= Antony Pilkington =

British Businessman

Sir Antony Richard Pilkington (20 June 1935 – 22 September 2000) was the fifth generation and last family member to chair the Pilkington group.

==Business career==
He succeeded distant cousin Sir Alastair Pilkington as chairman in 1980 and served until 1995, having joined the board in 1973 when his second cousin once removed Baron Pilkington retired as chairman. He wanted Pilkington’s to be a “good company in the best sense,” as he told one interviewer in 1990, “not just a money machine”.

He was knighted in 1990.

==Family==
Son of Major Arthur Cope Pilkington, he attended Ampleforth College and went on to spend his National service in the Coldstream Guards.

He married Alice Kirsty Dundas, daughter of Major Sir Thomas Calderwood Dundas of Arniston (7th baronet) and Isobel Goring, on 15 December 1960. They had four children:

- Jerome Antony Simon Pilkington b. 17 Sep 1961
- David Christopher Pilkington b. 4 Dec 1963
- Miranda Kirsty Pilkington b. 20 Sep 1966
- Simon Benedict Pilkington b. 9 Dec 1972

==The World of Glass==
He was known as a great supporter of the town that had made his family name (and fortune). As chairman of the World of Glass, he oversaw the plans for a new visitor centre in St Helens, combining the history of glass and of the town itself. The museum opened in March 2000, just six months before his death.

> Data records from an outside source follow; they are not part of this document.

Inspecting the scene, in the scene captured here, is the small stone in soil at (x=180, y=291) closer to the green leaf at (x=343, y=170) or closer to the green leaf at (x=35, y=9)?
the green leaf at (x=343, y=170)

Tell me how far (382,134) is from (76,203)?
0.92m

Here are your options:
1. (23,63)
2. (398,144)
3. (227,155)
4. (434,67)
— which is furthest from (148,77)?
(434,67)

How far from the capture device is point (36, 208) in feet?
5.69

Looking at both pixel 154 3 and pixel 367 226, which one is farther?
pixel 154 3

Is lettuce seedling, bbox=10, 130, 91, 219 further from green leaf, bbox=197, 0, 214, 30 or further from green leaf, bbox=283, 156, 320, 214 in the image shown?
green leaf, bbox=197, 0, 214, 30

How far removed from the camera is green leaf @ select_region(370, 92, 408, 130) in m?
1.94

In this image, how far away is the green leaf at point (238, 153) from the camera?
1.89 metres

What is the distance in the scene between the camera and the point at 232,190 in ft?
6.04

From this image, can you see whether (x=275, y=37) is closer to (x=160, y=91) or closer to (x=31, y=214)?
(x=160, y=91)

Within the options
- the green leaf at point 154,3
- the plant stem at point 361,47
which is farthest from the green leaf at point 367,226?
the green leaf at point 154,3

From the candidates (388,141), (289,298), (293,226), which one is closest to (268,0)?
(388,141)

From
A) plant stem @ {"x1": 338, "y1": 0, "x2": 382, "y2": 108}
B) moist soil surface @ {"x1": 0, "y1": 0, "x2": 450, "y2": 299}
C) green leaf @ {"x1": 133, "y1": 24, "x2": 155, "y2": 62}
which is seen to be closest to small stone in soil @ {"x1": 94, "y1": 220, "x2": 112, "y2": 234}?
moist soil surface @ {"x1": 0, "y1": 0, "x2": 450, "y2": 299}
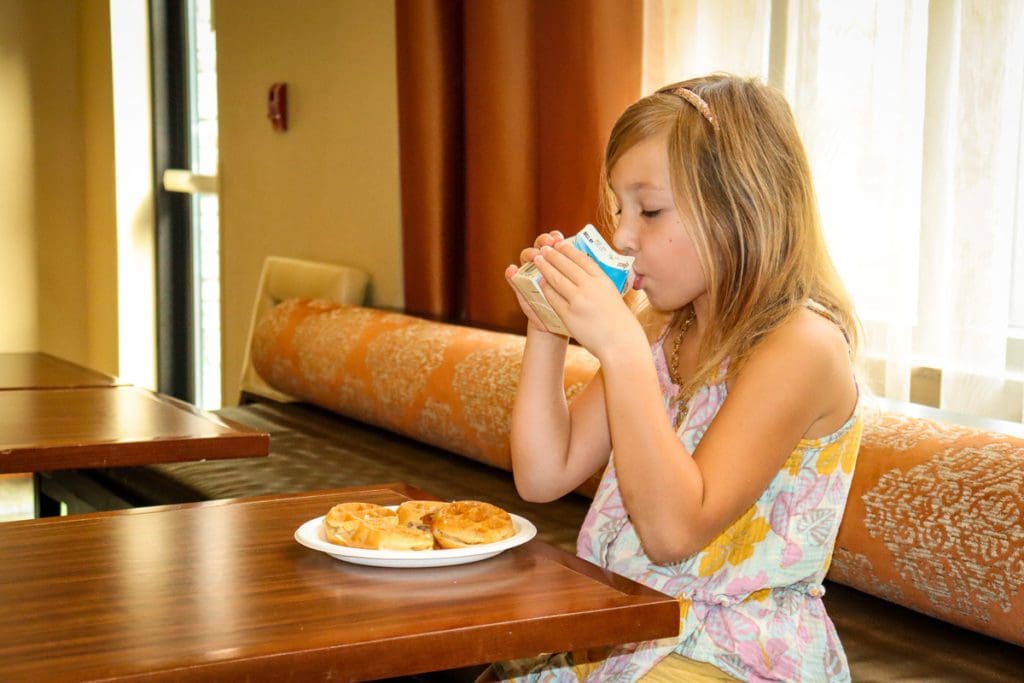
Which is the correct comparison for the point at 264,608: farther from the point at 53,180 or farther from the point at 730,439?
the point at 53,180

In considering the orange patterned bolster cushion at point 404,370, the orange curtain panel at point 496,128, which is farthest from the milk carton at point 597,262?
the orange curtain panel at point 496,128

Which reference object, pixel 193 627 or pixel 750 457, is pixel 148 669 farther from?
pixel 750 457

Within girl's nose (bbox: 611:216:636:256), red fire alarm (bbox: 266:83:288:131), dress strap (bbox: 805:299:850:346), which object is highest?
red fire alarm (bbox: 266:83:288:131)

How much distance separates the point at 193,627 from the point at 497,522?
1.16 ft

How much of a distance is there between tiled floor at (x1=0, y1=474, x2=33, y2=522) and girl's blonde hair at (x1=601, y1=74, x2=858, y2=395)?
2100 mm

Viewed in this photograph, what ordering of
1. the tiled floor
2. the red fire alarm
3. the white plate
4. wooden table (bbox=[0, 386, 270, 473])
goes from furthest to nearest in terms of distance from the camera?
1. the red fire alarm
2. the tiled floor
3. wooden table (bbox=[0, 386, 270, 473])
4. the white plate

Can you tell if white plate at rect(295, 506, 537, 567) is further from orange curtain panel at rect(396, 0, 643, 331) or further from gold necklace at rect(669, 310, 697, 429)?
orange curtain panel at rect(396, 0, 643, 331)

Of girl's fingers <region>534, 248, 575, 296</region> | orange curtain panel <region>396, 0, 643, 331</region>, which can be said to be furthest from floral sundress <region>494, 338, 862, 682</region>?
orange curtain panel <region>396, 0, 643, 331</region>

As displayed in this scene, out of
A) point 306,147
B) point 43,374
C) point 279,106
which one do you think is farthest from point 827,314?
point 279,106

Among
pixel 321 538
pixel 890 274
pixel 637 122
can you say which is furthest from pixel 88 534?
pixel 890 274

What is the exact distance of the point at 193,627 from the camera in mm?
989

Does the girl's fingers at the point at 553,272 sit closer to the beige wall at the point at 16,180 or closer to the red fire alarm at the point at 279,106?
the red fire alarm at the point at 279,106

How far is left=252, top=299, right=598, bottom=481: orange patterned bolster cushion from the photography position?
2.56 m

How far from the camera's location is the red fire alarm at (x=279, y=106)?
15.0 ft
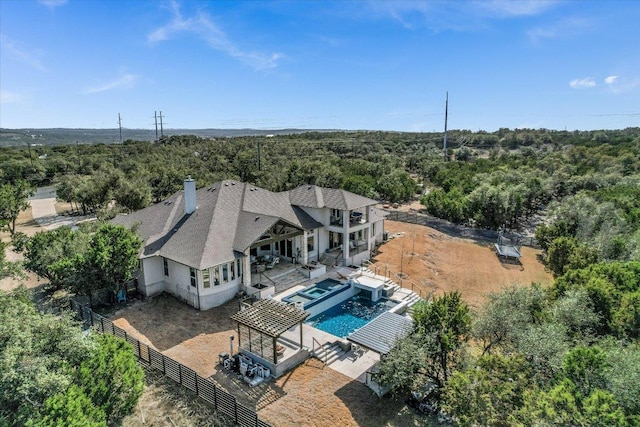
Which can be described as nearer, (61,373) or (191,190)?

At the official opening, he said:

”We always knew that the history of glass and St Helens part in the glass making industry was a great story to tell, but it was deciding on which was the best way to relate that story.

“Now we have got the story of the town's heritage and the important part it played in the glass making industry under one roof. It's taken nine years for The World of Glass to come to fruition but it's been well worth the effort.

"St Helens has got a lot to be proud of in its heritage and in this new centre."

==Tribute==
Commenting on the news of Pilkington’s death, a spokesperson for the firm of which he had been Chairman, said:

”Everyone at Pilkington is aware of the contribution Sir Antony made to the development of the company over such a long career. His role in the expansion of Pilkington globally was particularly significant."

His antique car collection (a passion shared with his uncle) was auctioned at the 2012 Goodwood Festival of Speed. The five cars offered (Lots 217-221) exceeded the 800,000GBP pre-auction estimate.

MP Sir Richard Pilkington was his uncle, with whom he shared a passion for cars.